KTTT
- Columbus, Nebraska; United States;
- Frequency: 1510 kHz
- Branding: AM 1510 K Triple T

Programming
- Format: Classic country
- Affiliations: Westwood One

Ownership
- Owner: Connoisseur Media; (Alpha 3E Licensee, LLC);
- Sister stations: KJSK; KZEN; KKOT; KLIR;

History
- First air date: December 2, 1962

Technical information
- Licensing authority: FCC
- Facility ID: 28148
- Class: D
- Power: 500 watts day
- Transmitter coordinates: 41°27′14″N 97°24′21.2″W﻿ / ﻿41.45389°N 97.405889°W

Links
- Public license information: Public file; LMS;
- Website: www.mycentralnebraska.com/stations/k-triple-t/

= KTTT =

Radio station in Columbus, Nebraska

KTTT (1510 AM, "AM 1510 K Triple T") was a radio station broadcasting a classic country format. Licensed to Columbus, Nebraska, United States, the station was owned by Connoisseur Media, through licensee Alpha 3E Licensee, LLC. The station signed off the air December 31, 2025, "while considering future operational plans for the station."

==History==
KTTT first signed on the air on December 2, 1962, originally broadcasting at a power of 500 watts. The station was established by City and Farm Broadcasting, Inc., under the leadership of William Whitlock, with its first studios located at 1259 27th Avenue in Columbus. In its early years, the station adopted a "Bright Pop Music" format and was known for maintaining a mobile news unit to provide rapid on-the-scene coverage of local events, a significant technological investment for a small-market station at the time.

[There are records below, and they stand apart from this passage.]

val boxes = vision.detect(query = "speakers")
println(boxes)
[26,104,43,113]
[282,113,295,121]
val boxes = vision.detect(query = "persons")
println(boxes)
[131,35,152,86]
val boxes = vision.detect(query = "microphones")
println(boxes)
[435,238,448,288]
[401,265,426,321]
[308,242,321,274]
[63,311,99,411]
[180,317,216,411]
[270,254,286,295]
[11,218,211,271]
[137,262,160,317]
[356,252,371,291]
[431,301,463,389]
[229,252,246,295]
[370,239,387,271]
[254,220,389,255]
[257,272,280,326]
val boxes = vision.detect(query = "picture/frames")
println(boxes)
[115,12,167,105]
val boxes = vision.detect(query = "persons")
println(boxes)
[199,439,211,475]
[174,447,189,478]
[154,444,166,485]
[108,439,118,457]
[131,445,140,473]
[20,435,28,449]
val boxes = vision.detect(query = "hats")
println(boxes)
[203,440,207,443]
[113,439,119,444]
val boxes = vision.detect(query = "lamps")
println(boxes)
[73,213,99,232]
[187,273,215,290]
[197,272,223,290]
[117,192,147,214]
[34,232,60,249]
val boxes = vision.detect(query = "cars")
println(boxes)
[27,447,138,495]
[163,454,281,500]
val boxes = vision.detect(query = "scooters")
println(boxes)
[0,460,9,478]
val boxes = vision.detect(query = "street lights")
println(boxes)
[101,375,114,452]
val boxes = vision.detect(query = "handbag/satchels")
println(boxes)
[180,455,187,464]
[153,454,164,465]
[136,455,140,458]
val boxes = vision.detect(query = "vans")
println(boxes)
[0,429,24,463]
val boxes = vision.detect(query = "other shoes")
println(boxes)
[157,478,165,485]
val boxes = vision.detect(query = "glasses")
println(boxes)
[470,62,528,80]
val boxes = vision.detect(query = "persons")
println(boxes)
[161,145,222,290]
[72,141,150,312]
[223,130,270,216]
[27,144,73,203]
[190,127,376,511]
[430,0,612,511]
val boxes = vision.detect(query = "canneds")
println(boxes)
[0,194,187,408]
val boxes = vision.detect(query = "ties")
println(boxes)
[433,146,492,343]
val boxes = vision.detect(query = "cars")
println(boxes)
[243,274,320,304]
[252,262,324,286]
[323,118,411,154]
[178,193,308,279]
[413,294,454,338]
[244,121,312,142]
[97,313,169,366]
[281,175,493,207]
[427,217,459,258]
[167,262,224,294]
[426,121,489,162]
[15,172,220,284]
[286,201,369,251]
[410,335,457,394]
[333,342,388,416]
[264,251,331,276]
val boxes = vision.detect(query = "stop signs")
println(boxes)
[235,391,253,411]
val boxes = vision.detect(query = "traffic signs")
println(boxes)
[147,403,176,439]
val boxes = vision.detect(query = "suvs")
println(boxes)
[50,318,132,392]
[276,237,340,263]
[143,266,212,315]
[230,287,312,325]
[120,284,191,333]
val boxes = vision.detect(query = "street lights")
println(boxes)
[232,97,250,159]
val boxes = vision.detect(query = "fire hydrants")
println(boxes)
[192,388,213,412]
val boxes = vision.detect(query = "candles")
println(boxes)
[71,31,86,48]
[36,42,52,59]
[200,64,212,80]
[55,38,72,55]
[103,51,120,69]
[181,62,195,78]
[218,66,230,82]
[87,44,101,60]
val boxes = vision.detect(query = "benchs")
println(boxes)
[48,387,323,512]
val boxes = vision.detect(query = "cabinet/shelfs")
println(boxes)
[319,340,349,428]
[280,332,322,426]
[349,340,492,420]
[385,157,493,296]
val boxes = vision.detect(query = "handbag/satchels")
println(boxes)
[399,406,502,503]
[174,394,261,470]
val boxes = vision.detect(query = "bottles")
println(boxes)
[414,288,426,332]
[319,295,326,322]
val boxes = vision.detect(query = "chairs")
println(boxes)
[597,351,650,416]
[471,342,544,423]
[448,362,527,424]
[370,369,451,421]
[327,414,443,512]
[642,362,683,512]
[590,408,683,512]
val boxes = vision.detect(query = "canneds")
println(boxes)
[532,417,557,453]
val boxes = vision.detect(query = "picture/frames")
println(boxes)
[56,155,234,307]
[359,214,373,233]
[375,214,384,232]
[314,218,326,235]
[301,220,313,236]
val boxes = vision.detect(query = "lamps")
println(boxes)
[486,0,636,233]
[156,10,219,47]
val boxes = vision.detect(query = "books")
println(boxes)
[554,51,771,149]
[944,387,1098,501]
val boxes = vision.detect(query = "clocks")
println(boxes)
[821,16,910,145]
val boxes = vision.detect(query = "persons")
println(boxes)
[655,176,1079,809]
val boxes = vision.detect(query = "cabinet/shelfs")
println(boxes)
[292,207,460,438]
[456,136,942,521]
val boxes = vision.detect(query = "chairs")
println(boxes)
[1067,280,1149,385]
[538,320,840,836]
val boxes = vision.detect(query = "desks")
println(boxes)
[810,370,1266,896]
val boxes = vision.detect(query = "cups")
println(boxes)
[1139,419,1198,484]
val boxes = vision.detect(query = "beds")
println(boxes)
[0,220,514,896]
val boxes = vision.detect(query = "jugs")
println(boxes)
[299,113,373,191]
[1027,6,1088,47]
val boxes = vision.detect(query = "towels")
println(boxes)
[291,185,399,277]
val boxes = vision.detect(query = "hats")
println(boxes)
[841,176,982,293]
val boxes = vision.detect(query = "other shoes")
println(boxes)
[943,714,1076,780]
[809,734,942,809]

In the mid-1960s, the station became an early radio home for Joe Siedlik's Big Joe Polka Show, which aired on the station for four decades. The show eventually became a staple of the station's weekend programming, helping KTTT maintain a high listenership among the region's Eastern European agricultural communities and eventually leading to Siedlik becoming a nationally recognized polka historian. In its early years, KTTT established a reputation for local journalism under the direction of Ron Bogus, who served as the station’s news director after working for The Columbus Telegram. Bogus, a regional journalist, was known for his high-profile coverage and notably interviewed President John F. Kennedy during his career.

Throughout the late 20th century, KTTT underwent several ownership and format changes. In 1989, under Husker Broadcasting, the station shifted to a "Soft Adult Contemporary" format designed to target a broad 25-65 age demographic before eventually pivoting to its current "Classic Country" identity. The station operated as a Class D facility on 1510 kHz. Because 1510 AM is a clear-channel frequency, KTTT was required to significantly reduce power or cease broadcasting during nighttime hours to avoid interference with other stations.

Following a series of mergers in the 21st century, KTTT became part of a larger regional cluster that includes sister stations KJSK, KKOT, KLIR, and KZEN. Connoisseur Media acquired the station cluster as part of a multi-million dollar transaction involving more than 100 stations across the United States. Under this ownership, KTTT maintained its affiliation with Westwood One, offering nationally syndicated country programming.